“I wonder if a cat or dog has been here,” was Mark’s first thought. Then he remembered that no such animals were aboard the Mermaid.

Something on the floor caught his eye. He stooped and picked it up. It was a slice of bread, but in such shape that the boy stared at it, puzzled as to how it could have become so.

It was flattened out quite thin, but the strangest part of it was that it bore what seemed to be the marks of thumb and fingers from a very large hand. So big, in fact, was the print, that Mark’s hand scarce covered half of it, and, where the bread had been squeezed into a putty like mass (for it was quite fresh) the peculiar markings on the skin of the tips of the fingers were visible.

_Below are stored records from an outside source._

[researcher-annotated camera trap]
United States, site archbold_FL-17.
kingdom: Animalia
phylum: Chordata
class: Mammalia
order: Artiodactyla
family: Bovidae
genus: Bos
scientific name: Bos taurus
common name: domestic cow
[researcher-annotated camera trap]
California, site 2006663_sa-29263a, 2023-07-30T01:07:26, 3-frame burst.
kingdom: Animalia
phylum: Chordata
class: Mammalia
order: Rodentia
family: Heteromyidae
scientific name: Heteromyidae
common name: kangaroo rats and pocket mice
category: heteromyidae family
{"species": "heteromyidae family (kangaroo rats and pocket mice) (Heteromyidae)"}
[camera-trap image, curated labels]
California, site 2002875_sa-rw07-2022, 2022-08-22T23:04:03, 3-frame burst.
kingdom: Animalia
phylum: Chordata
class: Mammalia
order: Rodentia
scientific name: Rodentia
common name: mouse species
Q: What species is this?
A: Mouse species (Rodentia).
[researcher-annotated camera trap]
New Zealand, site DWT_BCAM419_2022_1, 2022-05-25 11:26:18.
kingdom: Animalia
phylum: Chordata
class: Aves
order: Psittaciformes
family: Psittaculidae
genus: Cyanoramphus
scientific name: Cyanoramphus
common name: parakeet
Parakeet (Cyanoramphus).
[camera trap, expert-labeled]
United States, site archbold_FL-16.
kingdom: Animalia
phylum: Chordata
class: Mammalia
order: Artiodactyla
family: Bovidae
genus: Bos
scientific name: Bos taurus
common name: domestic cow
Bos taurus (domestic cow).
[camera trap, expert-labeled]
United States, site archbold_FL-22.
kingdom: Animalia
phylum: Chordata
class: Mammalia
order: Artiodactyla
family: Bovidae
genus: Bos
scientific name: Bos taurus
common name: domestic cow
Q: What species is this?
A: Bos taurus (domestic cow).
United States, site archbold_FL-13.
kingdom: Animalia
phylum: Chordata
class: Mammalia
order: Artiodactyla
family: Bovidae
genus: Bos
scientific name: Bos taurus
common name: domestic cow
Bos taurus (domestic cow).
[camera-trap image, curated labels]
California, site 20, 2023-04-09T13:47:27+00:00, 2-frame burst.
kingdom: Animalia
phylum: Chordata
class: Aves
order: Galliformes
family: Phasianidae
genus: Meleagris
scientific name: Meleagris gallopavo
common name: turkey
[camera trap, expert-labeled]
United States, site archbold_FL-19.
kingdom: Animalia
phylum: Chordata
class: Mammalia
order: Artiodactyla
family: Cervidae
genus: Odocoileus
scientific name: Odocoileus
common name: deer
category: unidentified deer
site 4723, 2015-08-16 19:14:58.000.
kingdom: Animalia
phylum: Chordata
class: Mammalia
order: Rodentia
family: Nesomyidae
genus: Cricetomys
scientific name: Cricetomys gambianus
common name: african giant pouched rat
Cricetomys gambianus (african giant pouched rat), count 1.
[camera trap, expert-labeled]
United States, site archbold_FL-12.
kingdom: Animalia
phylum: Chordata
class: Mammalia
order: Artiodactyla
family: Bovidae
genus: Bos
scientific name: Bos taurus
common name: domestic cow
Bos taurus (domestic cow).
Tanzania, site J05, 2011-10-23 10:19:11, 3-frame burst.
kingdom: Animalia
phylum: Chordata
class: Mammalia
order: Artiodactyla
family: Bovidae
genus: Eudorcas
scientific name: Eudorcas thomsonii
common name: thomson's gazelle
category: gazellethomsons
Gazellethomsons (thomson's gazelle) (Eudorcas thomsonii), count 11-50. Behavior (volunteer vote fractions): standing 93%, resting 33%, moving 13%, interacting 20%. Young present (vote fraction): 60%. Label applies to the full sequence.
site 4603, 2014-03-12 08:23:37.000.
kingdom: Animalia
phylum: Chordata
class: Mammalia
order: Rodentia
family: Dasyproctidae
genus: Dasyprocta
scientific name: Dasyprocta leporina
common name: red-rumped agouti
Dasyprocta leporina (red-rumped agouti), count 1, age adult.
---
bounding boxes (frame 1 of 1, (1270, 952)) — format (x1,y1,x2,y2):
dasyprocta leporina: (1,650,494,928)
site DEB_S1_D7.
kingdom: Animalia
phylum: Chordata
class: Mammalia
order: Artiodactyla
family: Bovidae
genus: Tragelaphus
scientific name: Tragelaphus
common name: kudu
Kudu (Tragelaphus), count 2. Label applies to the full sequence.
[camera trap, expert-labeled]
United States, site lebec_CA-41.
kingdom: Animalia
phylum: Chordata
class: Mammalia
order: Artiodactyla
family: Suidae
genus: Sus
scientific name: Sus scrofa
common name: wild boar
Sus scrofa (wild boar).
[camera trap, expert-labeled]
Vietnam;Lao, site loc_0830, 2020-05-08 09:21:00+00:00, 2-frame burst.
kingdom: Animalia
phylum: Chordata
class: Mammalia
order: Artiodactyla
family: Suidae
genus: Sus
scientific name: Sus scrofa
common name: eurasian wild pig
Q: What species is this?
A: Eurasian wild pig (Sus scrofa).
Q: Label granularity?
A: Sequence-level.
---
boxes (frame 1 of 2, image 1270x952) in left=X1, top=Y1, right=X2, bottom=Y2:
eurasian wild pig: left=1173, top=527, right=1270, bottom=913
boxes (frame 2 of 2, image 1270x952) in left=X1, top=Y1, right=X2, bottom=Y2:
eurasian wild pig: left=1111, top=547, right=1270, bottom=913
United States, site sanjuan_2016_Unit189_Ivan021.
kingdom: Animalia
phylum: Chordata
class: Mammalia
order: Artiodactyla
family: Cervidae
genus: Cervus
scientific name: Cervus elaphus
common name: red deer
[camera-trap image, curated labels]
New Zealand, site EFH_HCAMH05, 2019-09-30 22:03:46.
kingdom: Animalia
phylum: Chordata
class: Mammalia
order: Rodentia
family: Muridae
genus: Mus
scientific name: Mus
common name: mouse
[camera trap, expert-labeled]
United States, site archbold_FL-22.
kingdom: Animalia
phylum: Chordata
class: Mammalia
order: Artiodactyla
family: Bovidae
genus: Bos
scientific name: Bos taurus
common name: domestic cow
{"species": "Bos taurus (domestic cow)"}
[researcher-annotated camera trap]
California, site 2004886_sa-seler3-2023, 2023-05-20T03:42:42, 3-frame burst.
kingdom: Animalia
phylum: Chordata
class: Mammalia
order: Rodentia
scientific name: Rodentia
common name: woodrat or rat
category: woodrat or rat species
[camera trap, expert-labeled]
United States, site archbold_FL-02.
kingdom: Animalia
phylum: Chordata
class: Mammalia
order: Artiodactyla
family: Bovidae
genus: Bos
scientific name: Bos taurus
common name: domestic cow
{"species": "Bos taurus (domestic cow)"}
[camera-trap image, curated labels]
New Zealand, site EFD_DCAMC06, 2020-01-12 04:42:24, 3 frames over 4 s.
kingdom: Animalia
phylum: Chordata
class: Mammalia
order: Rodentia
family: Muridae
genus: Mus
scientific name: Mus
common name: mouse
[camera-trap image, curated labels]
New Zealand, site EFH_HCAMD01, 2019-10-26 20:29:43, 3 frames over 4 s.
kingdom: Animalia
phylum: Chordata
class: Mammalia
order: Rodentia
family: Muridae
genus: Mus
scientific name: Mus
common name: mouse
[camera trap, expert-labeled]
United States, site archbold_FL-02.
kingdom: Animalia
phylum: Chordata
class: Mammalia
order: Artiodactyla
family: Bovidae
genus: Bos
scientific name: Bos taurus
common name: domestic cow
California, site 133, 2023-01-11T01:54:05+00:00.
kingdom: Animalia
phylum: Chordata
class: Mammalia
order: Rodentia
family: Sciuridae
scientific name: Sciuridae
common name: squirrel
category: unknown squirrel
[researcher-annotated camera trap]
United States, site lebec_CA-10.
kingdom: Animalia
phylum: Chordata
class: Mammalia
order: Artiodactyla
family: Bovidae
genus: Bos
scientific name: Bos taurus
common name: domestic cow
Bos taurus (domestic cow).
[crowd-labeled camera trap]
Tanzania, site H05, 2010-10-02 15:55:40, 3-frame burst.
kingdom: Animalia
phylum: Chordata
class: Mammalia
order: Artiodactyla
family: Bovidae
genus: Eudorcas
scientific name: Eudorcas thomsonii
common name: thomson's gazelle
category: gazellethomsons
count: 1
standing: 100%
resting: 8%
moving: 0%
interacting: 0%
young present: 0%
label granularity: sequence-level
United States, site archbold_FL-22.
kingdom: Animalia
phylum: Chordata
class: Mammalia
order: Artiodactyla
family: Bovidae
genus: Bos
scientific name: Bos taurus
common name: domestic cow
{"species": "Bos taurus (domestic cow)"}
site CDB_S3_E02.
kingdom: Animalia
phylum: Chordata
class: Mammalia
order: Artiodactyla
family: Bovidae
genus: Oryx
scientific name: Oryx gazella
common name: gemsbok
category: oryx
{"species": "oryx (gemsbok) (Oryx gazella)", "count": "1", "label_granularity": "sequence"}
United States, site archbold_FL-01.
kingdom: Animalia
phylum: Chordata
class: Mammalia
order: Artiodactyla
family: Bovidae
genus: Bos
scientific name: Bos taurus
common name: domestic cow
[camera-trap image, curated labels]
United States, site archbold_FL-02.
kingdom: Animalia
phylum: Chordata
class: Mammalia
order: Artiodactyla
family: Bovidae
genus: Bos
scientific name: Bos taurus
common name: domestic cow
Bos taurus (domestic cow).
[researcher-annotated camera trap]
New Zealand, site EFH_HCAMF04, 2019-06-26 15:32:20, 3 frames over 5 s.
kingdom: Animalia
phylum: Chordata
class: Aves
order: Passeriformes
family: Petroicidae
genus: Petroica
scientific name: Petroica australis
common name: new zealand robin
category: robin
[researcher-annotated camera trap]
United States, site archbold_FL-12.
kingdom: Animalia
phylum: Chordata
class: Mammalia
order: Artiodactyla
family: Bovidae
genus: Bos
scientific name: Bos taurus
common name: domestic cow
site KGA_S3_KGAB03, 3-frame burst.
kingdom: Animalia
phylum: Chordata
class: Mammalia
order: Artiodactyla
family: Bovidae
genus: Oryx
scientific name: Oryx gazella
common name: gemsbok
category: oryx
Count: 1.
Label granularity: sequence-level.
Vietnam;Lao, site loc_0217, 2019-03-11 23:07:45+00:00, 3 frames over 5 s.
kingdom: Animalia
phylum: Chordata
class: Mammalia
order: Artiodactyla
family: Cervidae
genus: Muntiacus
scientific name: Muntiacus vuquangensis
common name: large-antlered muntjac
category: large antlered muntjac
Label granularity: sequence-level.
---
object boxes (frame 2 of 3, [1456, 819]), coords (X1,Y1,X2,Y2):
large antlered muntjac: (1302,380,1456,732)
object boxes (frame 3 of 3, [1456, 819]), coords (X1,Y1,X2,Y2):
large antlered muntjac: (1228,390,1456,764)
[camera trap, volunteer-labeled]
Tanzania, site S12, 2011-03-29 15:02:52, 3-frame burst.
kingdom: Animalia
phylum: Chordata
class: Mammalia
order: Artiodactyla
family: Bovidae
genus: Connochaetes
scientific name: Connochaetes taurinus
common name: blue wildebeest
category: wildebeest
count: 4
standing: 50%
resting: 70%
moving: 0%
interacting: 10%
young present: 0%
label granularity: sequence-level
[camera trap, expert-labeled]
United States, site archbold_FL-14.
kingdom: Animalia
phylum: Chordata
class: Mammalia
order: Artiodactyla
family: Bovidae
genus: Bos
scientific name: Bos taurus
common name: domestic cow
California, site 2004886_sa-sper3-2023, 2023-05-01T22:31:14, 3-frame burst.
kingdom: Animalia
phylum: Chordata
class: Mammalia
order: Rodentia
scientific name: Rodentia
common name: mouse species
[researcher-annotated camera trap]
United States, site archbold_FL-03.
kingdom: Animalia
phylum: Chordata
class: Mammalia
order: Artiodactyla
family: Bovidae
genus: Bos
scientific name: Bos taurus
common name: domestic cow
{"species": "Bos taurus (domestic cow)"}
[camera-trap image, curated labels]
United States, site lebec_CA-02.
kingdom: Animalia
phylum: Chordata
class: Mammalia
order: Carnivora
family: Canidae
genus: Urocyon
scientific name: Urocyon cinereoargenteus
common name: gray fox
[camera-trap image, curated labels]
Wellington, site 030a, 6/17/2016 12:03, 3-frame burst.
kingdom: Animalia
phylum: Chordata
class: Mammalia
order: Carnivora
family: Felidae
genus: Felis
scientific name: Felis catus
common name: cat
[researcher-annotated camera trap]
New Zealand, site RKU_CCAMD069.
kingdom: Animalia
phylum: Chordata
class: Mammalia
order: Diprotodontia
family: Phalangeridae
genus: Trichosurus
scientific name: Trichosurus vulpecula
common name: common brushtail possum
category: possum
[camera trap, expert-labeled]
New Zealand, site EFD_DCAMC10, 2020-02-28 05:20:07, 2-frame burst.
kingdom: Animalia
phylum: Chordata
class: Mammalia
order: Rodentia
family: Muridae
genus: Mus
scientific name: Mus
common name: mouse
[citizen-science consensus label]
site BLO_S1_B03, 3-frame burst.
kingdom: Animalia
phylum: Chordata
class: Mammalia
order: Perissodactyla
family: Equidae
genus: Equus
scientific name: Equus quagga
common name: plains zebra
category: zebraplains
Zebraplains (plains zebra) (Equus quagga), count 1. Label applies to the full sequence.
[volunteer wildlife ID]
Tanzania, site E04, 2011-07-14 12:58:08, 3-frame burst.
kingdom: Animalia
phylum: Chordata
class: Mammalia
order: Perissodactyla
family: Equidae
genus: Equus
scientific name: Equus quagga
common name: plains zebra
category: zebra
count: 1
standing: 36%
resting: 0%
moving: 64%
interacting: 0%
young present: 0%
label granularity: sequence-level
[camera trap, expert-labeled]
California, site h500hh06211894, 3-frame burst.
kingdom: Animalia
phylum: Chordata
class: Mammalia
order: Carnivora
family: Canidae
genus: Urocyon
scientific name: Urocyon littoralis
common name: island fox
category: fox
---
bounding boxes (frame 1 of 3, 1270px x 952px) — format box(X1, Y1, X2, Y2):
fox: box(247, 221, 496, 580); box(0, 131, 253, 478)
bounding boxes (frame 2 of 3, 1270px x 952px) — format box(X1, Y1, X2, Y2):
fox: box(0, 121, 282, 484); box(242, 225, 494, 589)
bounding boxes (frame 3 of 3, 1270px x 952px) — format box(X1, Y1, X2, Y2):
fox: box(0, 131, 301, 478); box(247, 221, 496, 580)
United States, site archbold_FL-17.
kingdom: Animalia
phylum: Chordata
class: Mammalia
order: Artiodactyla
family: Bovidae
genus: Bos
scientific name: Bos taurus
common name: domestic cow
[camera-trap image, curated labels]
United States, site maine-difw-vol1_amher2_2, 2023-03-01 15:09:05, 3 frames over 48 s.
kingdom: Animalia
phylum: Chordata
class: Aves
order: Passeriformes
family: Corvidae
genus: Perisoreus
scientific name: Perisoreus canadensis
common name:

“It looks as if a giant grabbed this slice of bread,” Mark observed. “There are strange happenings aboard this ship. I wish I knew what they meant.”

He looked all around for the food, thinking perhaps a rat had dragged it off, but there was no trace of it.

Suddenly the boy thought he heard a sound from the big storeroom. He was almost sure he heard something moving in there. He started toward the door when he was stopped by hearing the professor’s voice call:

“Don’t open that door, Mark. Have I not told you that place must not be entered?”

“I thought I heard some one in there,” Mark replied.

“There is nothing in there but some apparatus of mine,” Mr. Henderson said. “I want no one to see it. What is the matter?”

Mark explained matters to the scientist, who had, as he said later, arisen on hearing the boy moving about.